ROMA Sarà stata l’adrenalina del momento, le tutte blu in corteo a Napoli contro il Jobs act. O semplicemente una gaffe che Maurizio Landini ha fatto fatica ad ammettere. Ma quelle parole, «Renzi deve rendersi conto che non ha il consenso di chi lavora, dei giovani e degli onesti», non potevano non suonare come un insulto e non rendere l’autunno ancora più caldo. «Così offende milioni di lavoratori », è insorto il presidente del Pd Matteo Orfini. «Io mi ritengo molto onesto», ha replicato schierandosi dalla parte del premier il leader di Confindustria Giorgio Squinzi.
LE SCUSE
Il botta e risposta a più voci è il classico segnale che l’elastico è molto teso e rischia di inquinare in via definitiva i rapporti tra l’ala più intransigente del sindacato e il governo. Il leader dei metalmeccanici prima ha negato. O meglio ha detto di essere stato equivocato. Poi, quando si è visto in onda ripetere quel concetto, dinanzi all’evidenza, si è scusato e tra i lavoratori in assemblea dinanzi alla Whirpool ha chiarito quale era il vero senso delle sue affermazioni: «Il governo sta sbagliando perché per cambiare il Paese ha bisogno del consenso di chi lavora, e mi pare che stia emergendo che il consenso dei giovani, dei precari e di quelli che lavorano non ce l'ha». «Così - ha detto ancora Landini - rischia di rispondere ai soliti interessi forti di chi ci ha portato in questa situazione». E mentre Maurizio Sacconi, capogruppo in Senato Ncd gli ha ricordato che «le parole sono pietre», in campo, molto più tiepedamente, è sceso il segretario generale aggiunto della Uil, Carmelo Barbagallo: «Presidente - ha detto rivolto a Renzi - ci stupisca: si inventi una scusa per farci evitare lo sciopero».
FRASE INFELICE
In casa dem il risentimento per l’accusa di disonestà ha scatenato varie reazioni.
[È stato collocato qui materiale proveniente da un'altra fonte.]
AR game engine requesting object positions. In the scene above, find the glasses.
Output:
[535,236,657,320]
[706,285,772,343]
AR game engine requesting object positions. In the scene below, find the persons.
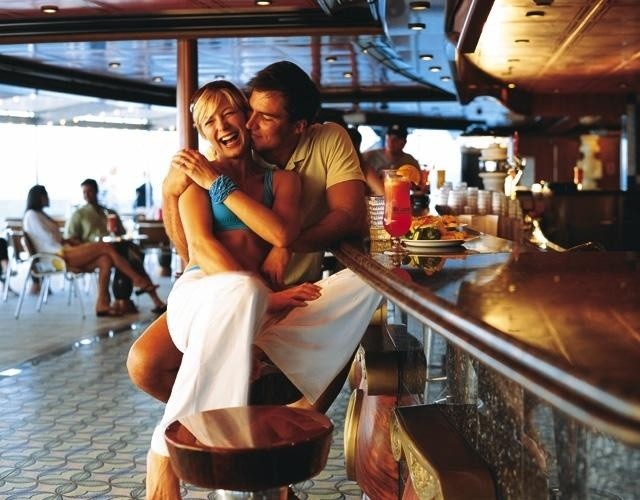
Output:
[23,184,160,316]
[30,268,54,294]
[146,79,384,500]
[0,238,17,291]
[348,128,384,240]
[65,178,168,314]
[322,107,350,131]
[123,61,372,405]
[358,123,422,173]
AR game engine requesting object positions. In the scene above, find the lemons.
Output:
[397,165,422,187]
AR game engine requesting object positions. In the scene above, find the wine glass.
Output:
[380,169,412,255]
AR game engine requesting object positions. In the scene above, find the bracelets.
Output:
[209,174,242,202]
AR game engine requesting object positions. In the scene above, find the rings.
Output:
[177,163,184,169]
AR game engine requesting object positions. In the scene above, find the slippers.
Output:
[97,283,166,318]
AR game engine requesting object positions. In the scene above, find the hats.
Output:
[387,124,407,138]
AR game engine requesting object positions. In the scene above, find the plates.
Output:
[437,181,524,217]
[403,247,468,253]
[403,237,466,248]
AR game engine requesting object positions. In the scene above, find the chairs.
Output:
[2,222,86,322]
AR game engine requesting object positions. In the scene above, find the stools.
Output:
[163,400,336,500]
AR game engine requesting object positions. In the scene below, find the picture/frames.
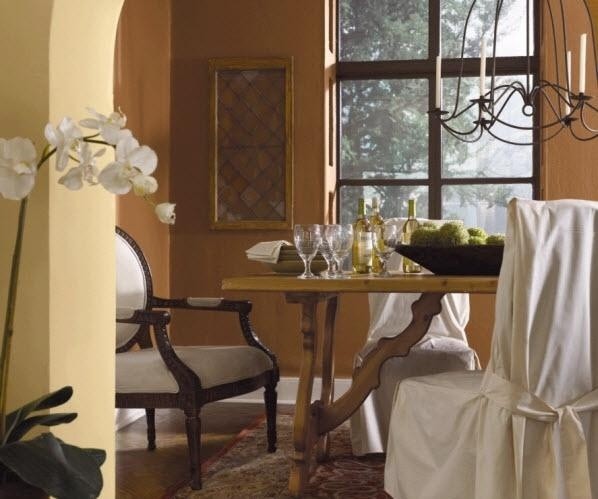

Ernesto Carbone, deputato Pd, via Twitter ha chiesto a Landini di scusarsi «con i 12 milioni di italiani che hanno votato Pd». David Ermini, responsabile Giustizia, ha chiesto di evitare «dichiarazioni sbagliate». E l’europarlamentare Simona Bonafè senza affondare troppo il colpo ha osservato «che ognuno è responsabile di ciò che dice».L’unico sostegno al leader delle tute blu è arrivato dal presidente di Sel Nichi Vendola, la «frase infelice» non basta «a cancellare un’altra piazza gremita da migliaia di persone che chiedono diritti, lavoro e dignità».
E Renzi? Dal suo entourage filtra l’immagine di un Matteo «infastidito» per i toni, («basta con gli insulti»). In quanto alle accuse rivolte al governo, Renzi - intervenendo al Business Europe - ha ribadito che il lavoro si salva «tenendo aperte le fabbriche e non alimentando polemiche, risolvendo le crisi industriali e non giocando a chi urla più forte». L'art.18 che il leader della Fiom eregge a simbolo, per Renzi non è più «un ostacolo». Il colpo di spugna verrà dato con un decreto attuativo a gennaio, «l'ultimo voto in Parlamento sarà il 9 dicembre».